_Text_

# Washing/Cleaning Carbon Fiber Bicycles



## Tauntonian (Nov 3, 2011)

Does anyone have any suggestions on what product to use to wash and clean a carbon fiber finish? Any suggestions on degreasers is also welcome. 

I have been using Dawn, dish washing detergent. It cleans the surface, but doesn't seem to remove the sticky road grime though.It also seems to do a good job on removing the road salt and sand.

Want to keep the new bike looking good.


----------



## wetpaint (Oct 12, 2008)

Car wash soap and Simple green.

They have a clear coat just like a car, there's no need for any special chemicals


----------



## MerlinDS (May 21, 2004)

wetpaint said:


> Car wash soap and Simple green.
> 
> They have a clear coat just like a car, there's no need for any special chemicals


+1 then polish with pedros bike lust.


----------



## Special Eyes (Feb 2, 2011)

Most of the crap will rinse off with water, either from a hose or a wet rag. The few greasy spots left will be easily removed with a drop or two of Goo Gone, Goof Off, or naptha on a rag wrapped around your finger. No need to soap up the whole thing unless you fell in a mud puddle.


----------



## Brandon351 (Oct 28, 2010)

wetpaint said:


> Car wash soap and Simple green.
> 
> They have a clear coat just like a car, there's no need for any special chemicals


What he said...


----------



## Eschelon (Jan 29, 2004)

wetpaint said:


> Car wash soap and Simple green.
> 
> They have a clear coat just like a car, there's no need for any special chemicals


I'm weary of using Simple Green---I think that stuff is too strong for carbon fiber. Simple Green almost works like a stripping chemical that I feel is too dangerous to use on carbon fiber repeatedly.


----------



## cxwrench (Nov 9, 2004)

Eschelon said:


> I'm weary of using Simple Green---I think that stuff is too strong for carbon fiber. Simple Green almost works like a stripping chemical that I feel is too dangerous to use on carbon fiber repeatedly.

_Data section_
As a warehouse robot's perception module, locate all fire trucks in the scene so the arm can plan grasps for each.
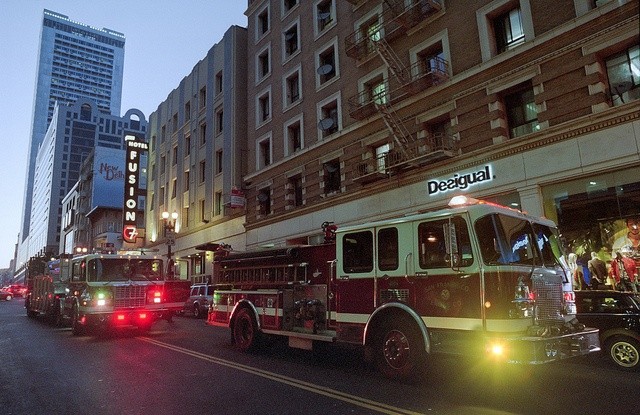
[202,194,601,383]
[22,254,187,342]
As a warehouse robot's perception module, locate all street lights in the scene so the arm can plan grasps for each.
[162,212,178,280]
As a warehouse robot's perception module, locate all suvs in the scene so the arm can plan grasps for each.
[175,282,214,319]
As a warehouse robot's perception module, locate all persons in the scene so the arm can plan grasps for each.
[589,251,608,289]
[568,253,577,293]
[610,250,639,291]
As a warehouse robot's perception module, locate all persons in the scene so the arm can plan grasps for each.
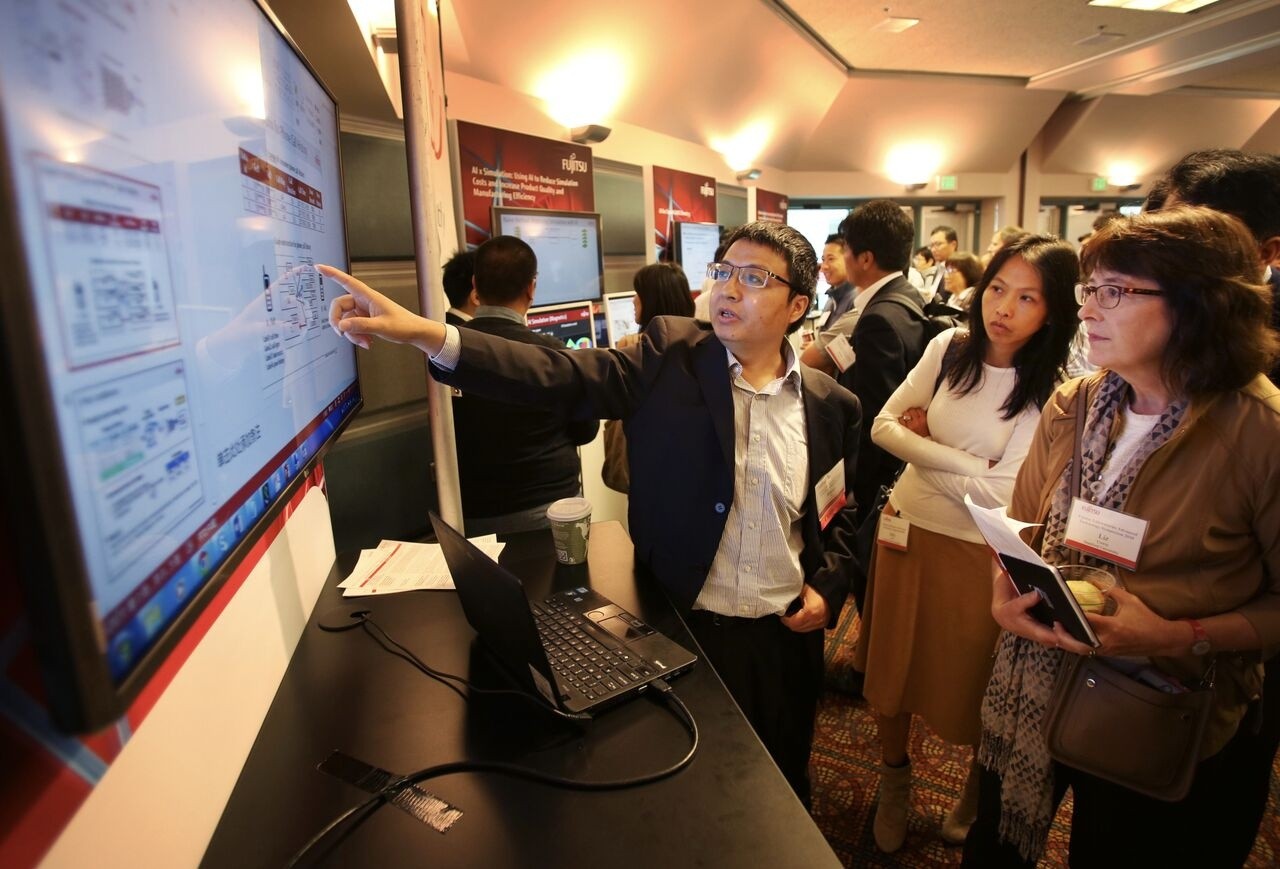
[315,201,928,815]
[906,147,1280,392]
[959,206,1280,869]
[853,233,1083,855]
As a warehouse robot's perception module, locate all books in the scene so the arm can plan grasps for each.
[997,552,1102,650]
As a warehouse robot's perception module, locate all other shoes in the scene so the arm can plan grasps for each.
[833,660,865,701]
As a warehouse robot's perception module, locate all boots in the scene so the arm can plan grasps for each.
[941,760,987,846]
[875,758,912,852]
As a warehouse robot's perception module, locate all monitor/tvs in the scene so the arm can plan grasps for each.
[671,221,725,290]
[1,0,364,732]
[489,205,640,350]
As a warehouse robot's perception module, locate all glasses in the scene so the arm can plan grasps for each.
[1075,282,1167,309]
[942,268,960,275]
[706,260,796,290]
[928,242,953,249]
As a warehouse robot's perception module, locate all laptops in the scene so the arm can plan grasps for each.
[427,512,696,721]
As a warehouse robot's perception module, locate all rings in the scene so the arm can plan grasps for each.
[903,415,911,422]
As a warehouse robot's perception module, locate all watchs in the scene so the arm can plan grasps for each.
[1186,619,1213,658]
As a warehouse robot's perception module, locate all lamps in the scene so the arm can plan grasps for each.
[736,169,761,181]
[571,124,610,143]
[907,183,926,192]
[373,27,399,55]
[1119,185,1142,194]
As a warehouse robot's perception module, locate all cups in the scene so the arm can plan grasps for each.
[546,497,592,565]
[1054,565,1116,632]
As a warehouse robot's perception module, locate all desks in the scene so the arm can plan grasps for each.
[197,519,846,869]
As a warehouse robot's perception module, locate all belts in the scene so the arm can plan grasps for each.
[685,610,781,626]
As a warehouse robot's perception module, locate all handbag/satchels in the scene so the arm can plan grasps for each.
[601,334,640,496]
[1046,654,1211,802]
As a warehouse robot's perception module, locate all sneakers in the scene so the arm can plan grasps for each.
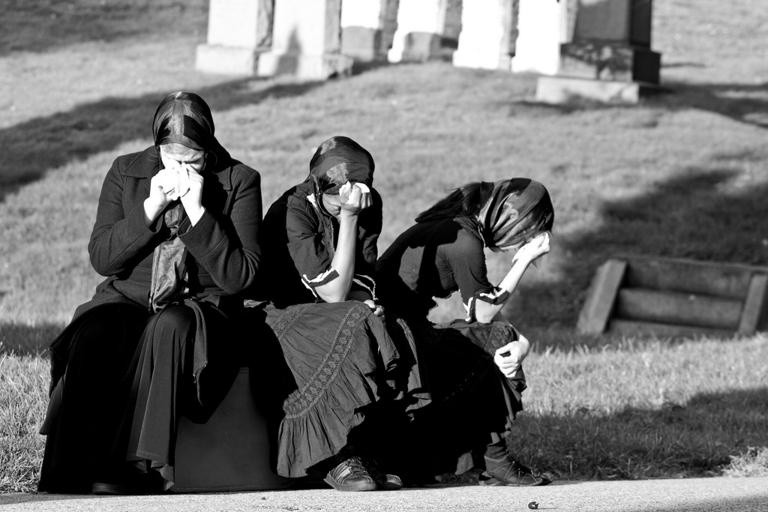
[378,471,402,491]
[483,452,543,486]
[323,455,378,491]
[93,473,175,494]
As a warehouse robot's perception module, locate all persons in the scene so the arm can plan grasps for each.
[377,177,556,488]
[32,87,292,496]
[242,135,436,493]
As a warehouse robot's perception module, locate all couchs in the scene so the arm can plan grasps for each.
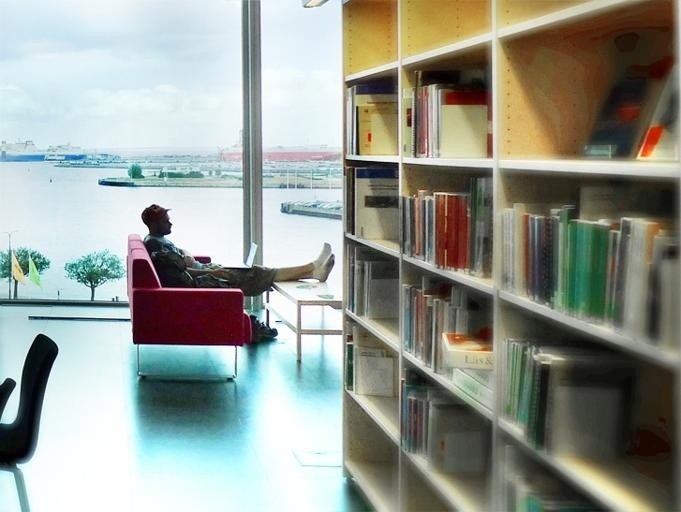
[125,231,252,383]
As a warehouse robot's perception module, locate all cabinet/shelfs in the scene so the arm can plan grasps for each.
[337,0,680,512]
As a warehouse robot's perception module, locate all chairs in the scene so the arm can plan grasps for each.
[0,377,18,416]
[1,331,59,511]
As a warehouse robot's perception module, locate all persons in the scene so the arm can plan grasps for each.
[139,203,336,297]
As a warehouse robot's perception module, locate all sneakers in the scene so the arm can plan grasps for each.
[249,315,277,342]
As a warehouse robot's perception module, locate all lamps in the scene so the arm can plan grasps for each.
[300,0,329,8]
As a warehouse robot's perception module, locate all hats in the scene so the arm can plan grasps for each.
[140,204,170,224]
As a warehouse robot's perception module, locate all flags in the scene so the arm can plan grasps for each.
[29,254,43,289]
[12,251,26,286]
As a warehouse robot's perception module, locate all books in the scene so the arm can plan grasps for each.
[343,82,397,157]
[402,70,493,158]
[342,165,680,512]
[583,61,680,160]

_Task prompt_
Please return, word for word, the part of the carbon fiber cleaning thread above that begins at the words "## Special Eyes" and stops after the words "(Oct 28, 2010)".

_Task result_
## Special Eyes (Feb 2, 2011)

Most of the crap will rinse off with water, either from a hose or a wet rag. The few greasy spots left will be easily removed with a drop or two of Goo Gone, Goof Off, or naptha on a rag wrapped around your finger. No need to soap up the whole thing unless you fell in a mud puddle.


----------



## Brandon351 (Oct 28, 2010)